What is the maximum integer value of n, where n<120, that satisfies the following inequalities: sin(π/2+nπ/60)<0 and tan(π−nπ/60)<0?
To find the maximum integer value of n that satisfies the given inequalities, we can start by analyzing each inequality separately.
1. sin(π/2 + nπ/60) < 0:
The sine function is negative in the third and fourth quadrants of the unit circle.
We need to find the values of n for which the angle (π/2 + nπ/60) lies in the third or fourth quadrant.
In the third quadrant, the value of (π/2 + nπ/60) should be between π and 3π/2, and in the fourth quadrant, it should be between 3π/2 and 2π.
So, we have the following inequality:
π < π/2 + nπ/60 < 3π/2 OR 3π/2 < π/2 + nπ/60 < 2π.
Simplifying both inequalities:
60π/60 < (60π/2 + nπ)/60 < 90π/60 OR 90π/60 < (60π/2 + nπ)/60 < 120π/60.
Cancelling out common terms:
30 < n + 30 < 45 OR 45 < n + 30 < 60.
Subtracting 30 from all parts:
0 < n < 15 OR 15 < n < 30.
Since we need the maximum integer value of n, we can take the largest possible value from the range: n = 29.
2. tan(π − nπ/60) < 0:
The tangent function is negative in the second and fourth quadrants of the unit circle.
We need to find the values of n for which the angle (π - nπ/60) lies in the second or fourth quadrant.
In the second quadrant, the value of (π - nπ/60) should be between π/2 and π, and in the fourth quadrant, it should be between 3π/2 and 2π.
So, we have the following inequality:
π/2 < π - nπ/60 < π OR 3π/2 < π - nπ/60 < 2π.
Simplifying both inequalities:
π/2 < (60π/2 - nπ)/60 < π OR 3π/2 < (60π/2 - nπ)/60 < 2π.

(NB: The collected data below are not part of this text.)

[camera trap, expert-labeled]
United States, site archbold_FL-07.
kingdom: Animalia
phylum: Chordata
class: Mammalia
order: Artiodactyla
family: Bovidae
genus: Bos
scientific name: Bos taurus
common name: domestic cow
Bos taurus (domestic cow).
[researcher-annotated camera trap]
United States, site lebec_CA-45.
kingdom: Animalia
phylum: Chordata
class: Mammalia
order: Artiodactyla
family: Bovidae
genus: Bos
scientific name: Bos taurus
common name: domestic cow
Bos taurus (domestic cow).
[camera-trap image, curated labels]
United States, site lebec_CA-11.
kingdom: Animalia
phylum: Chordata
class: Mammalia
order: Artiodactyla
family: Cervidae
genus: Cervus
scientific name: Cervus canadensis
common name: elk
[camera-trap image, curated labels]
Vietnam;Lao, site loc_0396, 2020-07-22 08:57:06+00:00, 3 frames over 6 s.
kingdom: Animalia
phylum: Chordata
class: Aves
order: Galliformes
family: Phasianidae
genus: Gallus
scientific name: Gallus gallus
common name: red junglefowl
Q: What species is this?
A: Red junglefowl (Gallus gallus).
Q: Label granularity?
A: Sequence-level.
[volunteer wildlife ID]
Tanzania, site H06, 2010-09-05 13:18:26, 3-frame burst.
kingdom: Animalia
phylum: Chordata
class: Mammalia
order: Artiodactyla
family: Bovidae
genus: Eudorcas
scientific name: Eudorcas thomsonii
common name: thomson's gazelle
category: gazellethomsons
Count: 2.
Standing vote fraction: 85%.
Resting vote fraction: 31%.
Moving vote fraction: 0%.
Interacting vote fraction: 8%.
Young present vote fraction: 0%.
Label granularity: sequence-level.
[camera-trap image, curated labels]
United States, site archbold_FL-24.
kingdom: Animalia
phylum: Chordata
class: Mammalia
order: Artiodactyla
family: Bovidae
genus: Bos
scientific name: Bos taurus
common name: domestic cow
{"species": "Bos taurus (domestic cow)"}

Cancelling out common terms:
15 < 30 - n < 30 OR 45 < 60 - n < 60.
Simplifying further:
-15 < -n < 0 OR -15 < -n < 0.
Multiplying through by -1 (while reversing the inequality):
0 < n < 15 OR 0 < n < 15.
Since we need the maximum value of n, we take the largest possible value from the range: n = 14.
To find the maximum integer value of n that satisfies both inequalities, we need to find the largest integer that is common to both ranges.
The largest common integer between 0 < n < 15 and 15 < n < 30 is n = 14.
Therefore, the maximum integer value of n that satisfies the given inequalities is n = 14.